先日、ある本を読んだところ、次のような文章がありました。
「彼らは皆よく肥え、身なりもよく、幸福そうである。一見したところ、富者も貧者もない。これが恐らく、人民の本当の幸福の姿というものであろう。私は時として、○○を開国して外国の影響を受けさせることが、果たしてこの人々の普遍的な幸福を増進する所以であるかどうか、疑わしくなる。私は質素と黄金の時代を、いずれの他の国におけるよりも、より多く○○において見いだす。生命と財産の安全、全般の人々の質素と満足とは、現在の○○の顕著な姿であるように思われる。」
さて、この文章の○○の部分に入る国名、どこか分かりますか?
そうです。我が国・日本です。
この文章が記載されている「日本滞在記」(坂田誠一氏訳、岩波文庫)の著者は、アメリカの駐日総領事としてわが国が列強諸国から迎え入れた初めての外交官、タウンゼント・ハリスです。
彼は敬虔なキリシタンで、野蛮国の日本をキリスト教によって文明国へ引き上げ、人々を幸福にしたいという宗教的使命感から日本領事の職を熱望したといいます。
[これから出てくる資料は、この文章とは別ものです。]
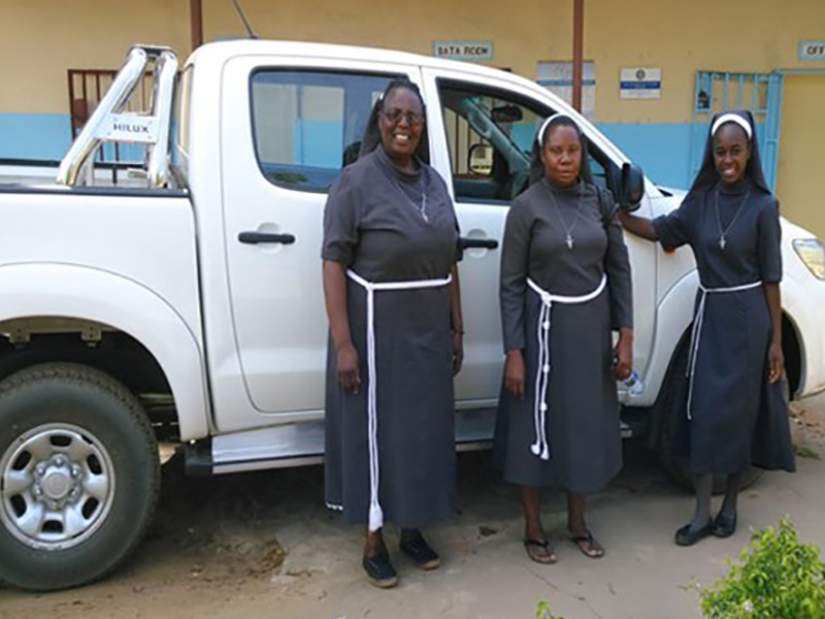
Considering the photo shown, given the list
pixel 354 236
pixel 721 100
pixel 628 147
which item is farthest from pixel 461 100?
pixel 721 100

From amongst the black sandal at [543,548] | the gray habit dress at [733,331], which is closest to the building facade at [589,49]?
the gray habit dress at [733,331]

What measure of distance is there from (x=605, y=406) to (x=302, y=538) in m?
1.48

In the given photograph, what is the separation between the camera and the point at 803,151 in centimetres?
885

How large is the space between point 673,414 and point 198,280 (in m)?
2.24

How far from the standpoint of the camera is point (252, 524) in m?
3.90

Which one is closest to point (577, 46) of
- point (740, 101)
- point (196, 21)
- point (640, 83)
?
point (640, 83)

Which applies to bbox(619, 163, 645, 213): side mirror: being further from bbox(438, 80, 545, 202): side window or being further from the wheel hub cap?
the wheel hub cap

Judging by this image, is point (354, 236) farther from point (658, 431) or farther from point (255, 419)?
point (658, 431)

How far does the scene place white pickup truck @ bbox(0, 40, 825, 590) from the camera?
3.07 meters

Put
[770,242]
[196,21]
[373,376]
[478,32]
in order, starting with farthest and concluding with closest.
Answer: [478,32] → [196,21] → [770,242] → [373,376]

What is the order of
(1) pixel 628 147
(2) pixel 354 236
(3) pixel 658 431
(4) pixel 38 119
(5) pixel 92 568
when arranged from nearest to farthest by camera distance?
(2) pixel 354 236, (5) pixel 92 568, (3) pixel 658 431, (4) pixel 38 119, (1) pixel 628 147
しかし、はからずもその野蛮国だと思い込んでいた日本に「地上の楽園」を目の当たりにしてしまい、キリスト教的価値観を大きく揺さぶられ、彼の本国から与えられた任務であった、日本にとって大変不平等な日米修好通常条約(1858年締結)を押し付けることにためらいを感じたのだそうです。
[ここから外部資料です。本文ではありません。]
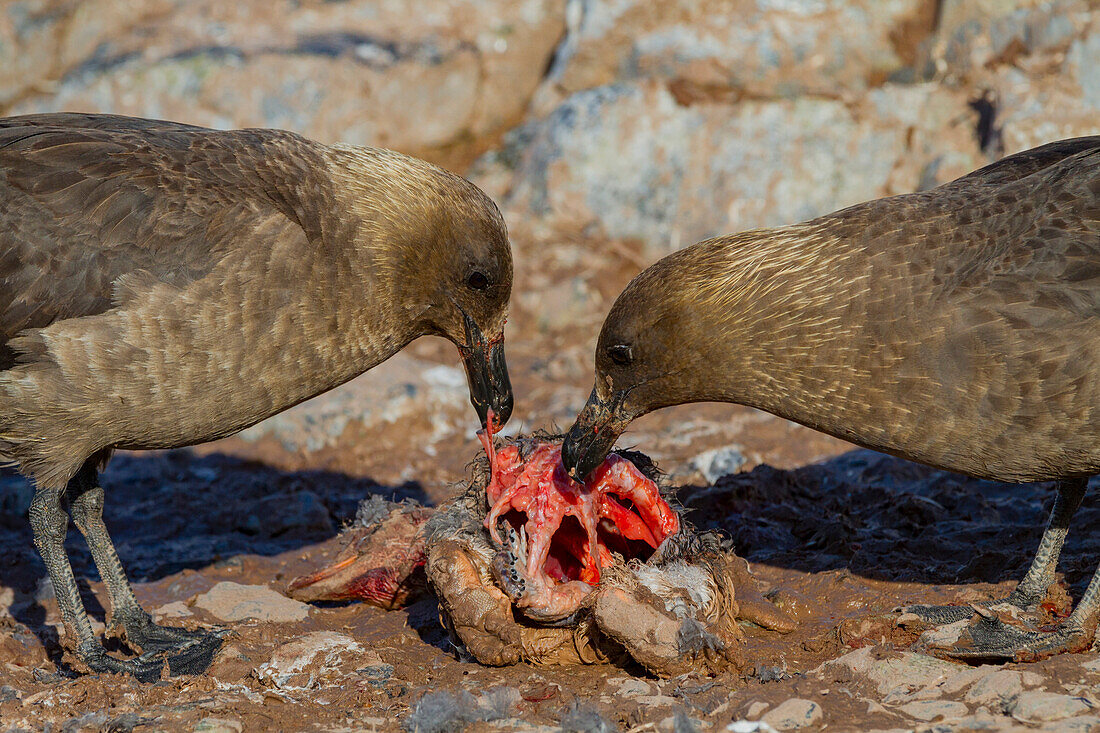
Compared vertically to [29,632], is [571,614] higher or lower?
higher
この文章を読んでまず湧いた感情は「誇り」と「喜び」でした。この日本という地に生まれたことそのものへの誇り、そして喜び・・・
しかしその直ぐ後に生まれた感情がありました。それは「申し訳なさ」というか「情けなさ」というか・・・。先達が2600年以上の歳月を掛けて作り上げて下さった「地上の楽園」を、わずか65年で誇りなき国にしてしまった、その「不甲斐なさ」というか・・・
一方で、200年以上続く企業は3,000社以上という事実、まだまだ捨てたものではありません。
また私個人の中にも、そのDNAは確かに継承されているように思います。この文章に「誇り」と「喜び」を感じたその心が、まだ私の中に生きている・・・
私はこの文章を通じて、
「我々経営に携わる者は、企業経営を通じて「地上の楽園」の本質を追求していく責任がある。そして当社は、それを全面的にサポートしていく会社であり続けたい。」
そう強く心に刻みました。
今一度「質素と黄金の時代」を取り戻していきましょう、再び誇りが持てる国を作るために、私たちの力で、私たちができることを精一杯実践し続けていきましょう。